市場調査や特許調査から始める企画・アイデア創出フェーズの費用
新しいビジネスの種を見つける企画・アイデア創出フェーズでは、市場調査、競合分析、特許調査などをコンサルタントが行います。
【企画・要件定義フェーズの費用目安】
| プロジェクト規模 | 費用目安 | 期間目安 |
|---|---|---|
| 小規模 (業務改善・要件定義・単機能ツール) | 300万〜500万円 | 1〜3か月 |
この段階での小規模な要件定義や調査業務は、おおよそ300万〜500万円(期間目安1〜3か月)が相場となります。自社のリソースだけでリサーチを行うのが難しい場合に、プロの視点を取り入れるための初期投資として有効です。
事業計画策定およびプロトタイプを用いたPoC検証フェーズの費用
アイデアが固まり、事業計画の策定やプロトタイプを用いたPoC(概念実証)を行うフェーズです。
【設計・PoC検証フェーズの費用目安】
| プロジェクト / システム種別 | 費用目安 | 期間目安 |
|---|---|---|
| 中規模 (部門横断業務システム・ECサイト) | 800万〜2,000万円 | 3〜6か月 |
| Webシステム(ECサイト等) | 300万〜2,000万円 | 2〜8か月 |
| スマートフォンアプリ | 500万〜2,000万円 | 3〜9か月 |
ここでは、部門を横断した検証や、簡易的なWebシステム・アプリの開発が含まれることが多く、中規模のプロジェクトとして800万〜2,000万円(期間目安3〜6か月)程度を見込むのが一般的です。ビジネスとしての実現可能性を試す重要な工程となります。

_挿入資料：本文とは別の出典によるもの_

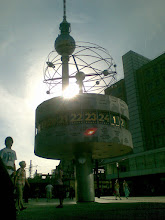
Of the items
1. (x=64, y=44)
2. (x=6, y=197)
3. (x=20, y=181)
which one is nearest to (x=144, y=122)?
(x=64, y=44)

サービス開発からテストマーケティングに伴走する実行支援フェーズの費用
PoCを通過し、本格的な本開発やテストマーケティングへと進む実行支援フェーズでは、システム開発と同等の費用がかかります。
【実行支援・本開発フェーズの費用目安】
| プロジェクト / システム種別 | 費用目安 | 期間目安 |
|---|---|---|
| 大規模 (全社基幹系・エンタープライズ) | 1,000万〜3,000万円以上 | 6か月〜1年以上 |
| 業務支援システム | 400万〜1,500万円 | 3〜9か月 |
| 基幹システム(ERP等) | 2,000万〜1億円以上 | 1〜3年 |
大規模な全社基幹系やエンタープライズ向けのシステム構築を伴う場合は、1,000万〜3,000万円以上(期間目安6か月〜1年以上)が目安となります。事業をスケールさせるための本格的な投資フェーズです。
新規事業コンサルの3つの料金体系と費用目安

コンサルティング会社との契約において、料金体系を正しく理解することは予算オーバーを防ぐために不可欠です。料金体系は大きく「定額制(プロジェクト型)」「タイムチャージ型」「成果報酬型」の3つに分けられます。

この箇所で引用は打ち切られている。